▶ [O que fazer]
1. Indica se cada afirmação concorda com o texto sobre a economia alemã, respondendo sim ou não e citando as palavras do texto que o decidem: (a) Egon Neuthinger nasceu em 1926; (b) Heiner Flassbeck conheceu Egon nos anos de 1990; (c) a combinação de orientação para o mercado e intervenções do Estado com motivações sociais vem dos anos 50.
2. Resume em duas frases o texto sobre a economia alemã.
3. Escreve a continuação do texto sobre a economia alemã a partir da sua última frase.

====== Bloco de texto ======

Crise da democracia, crise da Política, Crise da Economia: o olhar de alguns analistas não neoliberais – 15. Reflexões sobre a economia alemã. Uma abordagem macroeconómica. Parte 1: Introdução. Por Egon Neuthinger

Seleção e tradução de Francisco Tavares, revisão de Júlio Marques Mota

 

Crise da democracia texto 13 analise ciclo economico

15. Reflexões sobre a economia alemã. Uma abordagem macroeconómica. 

Parte 1: Introdução.

 

Por Egon Neuthinger, economista, antigo funcionário do Ministério das Finanças da Alemanha e colaborador em diversas instituições de investigação.

Publicado por Flassbeck-economics em 1 de junho de 2016 flassbeck_logo

Introdução de Heiner Flassbeck

Egon Neuthinger, nascido em 1926, é um economista alemão que tem trabalhado em matérias macroeconómicas desde há meio século em diversas instituições de investigação. Pude conhecer Egon no início dos anos de 1980 e fiquei sempre impressionado com a sua lucidez e o seu extraordinário compromisso em reavivar e recuperar o pensamento macroeconómico. Mesmo agora, com 90 anos de idade, ele não pára de lutar por uma abordagem mais equilibrada da política económica alemã. Isto é muito meritório. Ficamos muito satisfeitos por publicarmos o que ele pensa sobre as lacunas e deficiências das políticas que a Alemanha tem prosseguido desde há demasiado tempo.

Heiner Flassbeck

1.Introdução geral à série de textos

Nas próximas semanas, publicaremos uma série de textos sobre o desempenho da economia alemã. A economia alemã foi e é, em todo o lado, qualificada como sendo altamente eficiente e bem sucedida. Ao mesmo tempo o país tem um amplo e fiável sistema de dispositivos sociais de bem-estar. Esta combinação de orientação para o mercado e intervenções do Estado com motivações sociais data desde os anos 50, quando os fundamentos básicos de ordem económica e social foram estabelecidos. A marca e o resultado destes dois ingredientes constitutivos estão, em termos ideais, expressos no bem conhecido conceito de “economia social de mercado”. Defenderemos aqui que, ao longo das décadas, emergiram alguns aspetos problemáticos e muito desagradáveis das estruturas económicas. Trata-se dos desajustamentos na procura interna e o recente e enorme surto do excedente da conta corrente da balança de pagamentos. Ambos estes aspetos têm a ver com a política de manutenção do crescimento dos salários reais abaixo dos aumentos de produtividade. O elevado excedente da conta corrente deveria ser abordado pelos economistas e pela política económica, uma vez que é um indicador de um significativo desequilíbrio. Os economistas alemães e os decisores políticos deveriam, por conseguinte, iniciar um debate exaustivo sobre os caminhos e maneiras de reestruturar gradualmente a economia alemã na direção de um maior recurso à procura interna agregada.

====== Material fornecido ======

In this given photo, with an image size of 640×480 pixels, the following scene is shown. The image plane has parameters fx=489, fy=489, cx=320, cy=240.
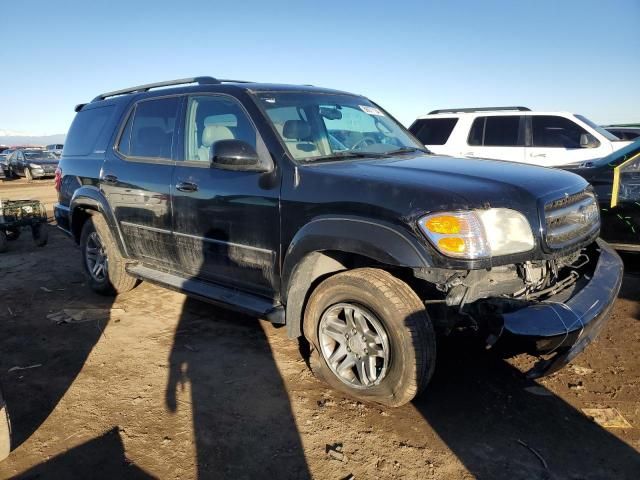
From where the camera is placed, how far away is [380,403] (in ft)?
9.96

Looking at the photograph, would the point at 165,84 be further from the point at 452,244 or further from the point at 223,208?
the point at 452,244

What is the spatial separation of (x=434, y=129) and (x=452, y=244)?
24.2ft

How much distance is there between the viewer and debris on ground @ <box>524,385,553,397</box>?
3.16m

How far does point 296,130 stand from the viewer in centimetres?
352

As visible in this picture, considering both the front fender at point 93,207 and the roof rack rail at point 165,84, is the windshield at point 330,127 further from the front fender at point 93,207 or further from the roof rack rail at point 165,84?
the front fender at point 93,207

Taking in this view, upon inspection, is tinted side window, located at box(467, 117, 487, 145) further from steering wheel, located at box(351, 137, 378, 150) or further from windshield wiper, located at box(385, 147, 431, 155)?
steering wheel, located at box(351, 137, 378, 150)

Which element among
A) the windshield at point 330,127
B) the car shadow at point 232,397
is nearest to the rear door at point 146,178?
the car shadow at point 232,397

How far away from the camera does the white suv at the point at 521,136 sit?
8438 millimetres

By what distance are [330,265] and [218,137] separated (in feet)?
4.56

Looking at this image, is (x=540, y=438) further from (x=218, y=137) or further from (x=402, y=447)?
(x=218, y=137)

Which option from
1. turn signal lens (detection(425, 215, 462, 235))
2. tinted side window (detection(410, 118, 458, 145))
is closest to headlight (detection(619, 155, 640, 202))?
turn signal lens (detection(425, 215, 462, 235))

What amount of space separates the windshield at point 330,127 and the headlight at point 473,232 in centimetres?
112

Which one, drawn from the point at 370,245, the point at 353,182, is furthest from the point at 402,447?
the point at 353,182

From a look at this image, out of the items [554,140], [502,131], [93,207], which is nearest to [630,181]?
[554,140]
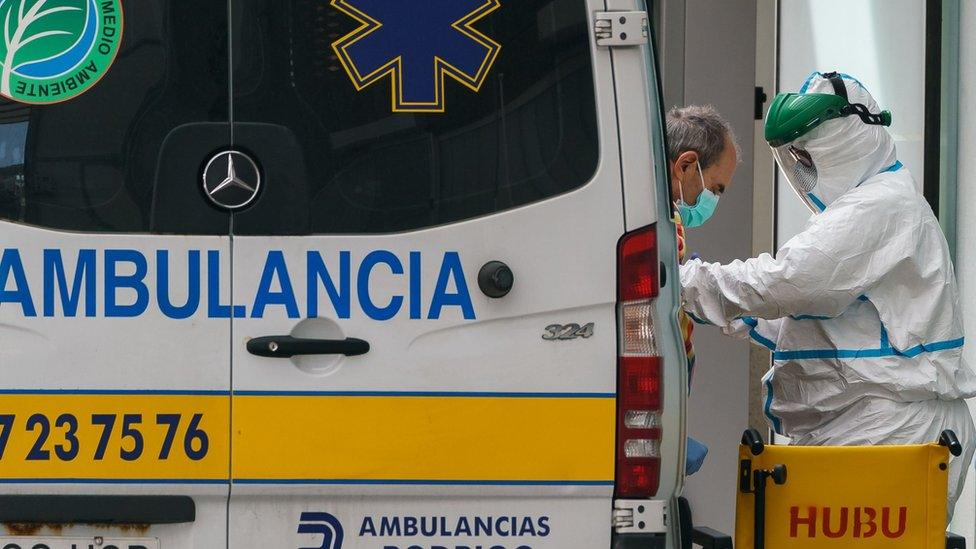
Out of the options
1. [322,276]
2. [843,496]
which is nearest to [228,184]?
[322,276]

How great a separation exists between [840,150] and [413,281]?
4.96ft

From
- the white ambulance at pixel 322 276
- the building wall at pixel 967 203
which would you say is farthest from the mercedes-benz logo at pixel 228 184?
the building wall at pixel 967 203

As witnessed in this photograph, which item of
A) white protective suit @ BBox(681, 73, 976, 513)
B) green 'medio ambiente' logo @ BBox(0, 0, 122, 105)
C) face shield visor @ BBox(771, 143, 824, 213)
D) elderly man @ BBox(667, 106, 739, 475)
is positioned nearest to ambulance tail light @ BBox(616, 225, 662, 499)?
white protective suit @ BBox(681, 73, 976, 513)

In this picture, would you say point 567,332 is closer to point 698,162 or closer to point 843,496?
point 843,496

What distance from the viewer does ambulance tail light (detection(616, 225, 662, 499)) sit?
306cm

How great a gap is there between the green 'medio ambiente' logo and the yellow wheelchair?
1.88 metres

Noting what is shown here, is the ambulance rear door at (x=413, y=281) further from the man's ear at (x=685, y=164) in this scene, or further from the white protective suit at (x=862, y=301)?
the man's ear at (x=685, y=164)

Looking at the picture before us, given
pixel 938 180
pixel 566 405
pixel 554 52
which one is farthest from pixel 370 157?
pixel 938 180

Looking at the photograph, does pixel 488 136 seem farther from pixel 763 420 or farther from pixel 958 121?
pixel 763 420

======

▶ [Respostas esperadas]
1.
(a) Sim: "Egon Neuthinger, nascido em 1926".
(b) Não: "Pude conhecer Egon no início dos anos de 1980".
(c) Sim: "Esta combinação de orientação para o mercado e intervenções do Estado com motivações sociais data desde os anos 50".

2. Heiner Flassbeck apresenta Egon Neuthinger, economista alemão nascido em 1926 que, mesmo aos 90 anos, continua a lutar por uma abordagem mais equilibrada da política económica alemã. O texto anuncia uma série sobre a economia alemã e defende que os desajustamentos na procura interna e o enorme excedente da conta corrente, ligados à política de manter os salários reais abaixo dos aumentos de produtividade, exigem um debate sobre a reestruturação gradual da economia rumo a um maior recurso à procura interna agregada.

3.
Estes textos tratarão diversos temas que contribuíram para o específico desenvolvimento da economia e sua atual estrutura. Começaremos pelos efeitos de longo prazo da política monetária. Os principais objetivos da política monetária foram a consecução e cumprimento de uma estabilidade duradoura dos preços e a obtenção de uma conta corrente estruturalmente positiva. Será apresentada a orientação básica do enquadramento político destes objetivos. Os textos proporcionarão informações valiosas relativamente aos mecanismos e interdependências setoriais dentro da economia. Trataremos também as consequências da depressão das contas financeiras nacionais e refletiremos sobre a questão da estagnação que surgiu, atendendo à fraca recuperação das nossas economias.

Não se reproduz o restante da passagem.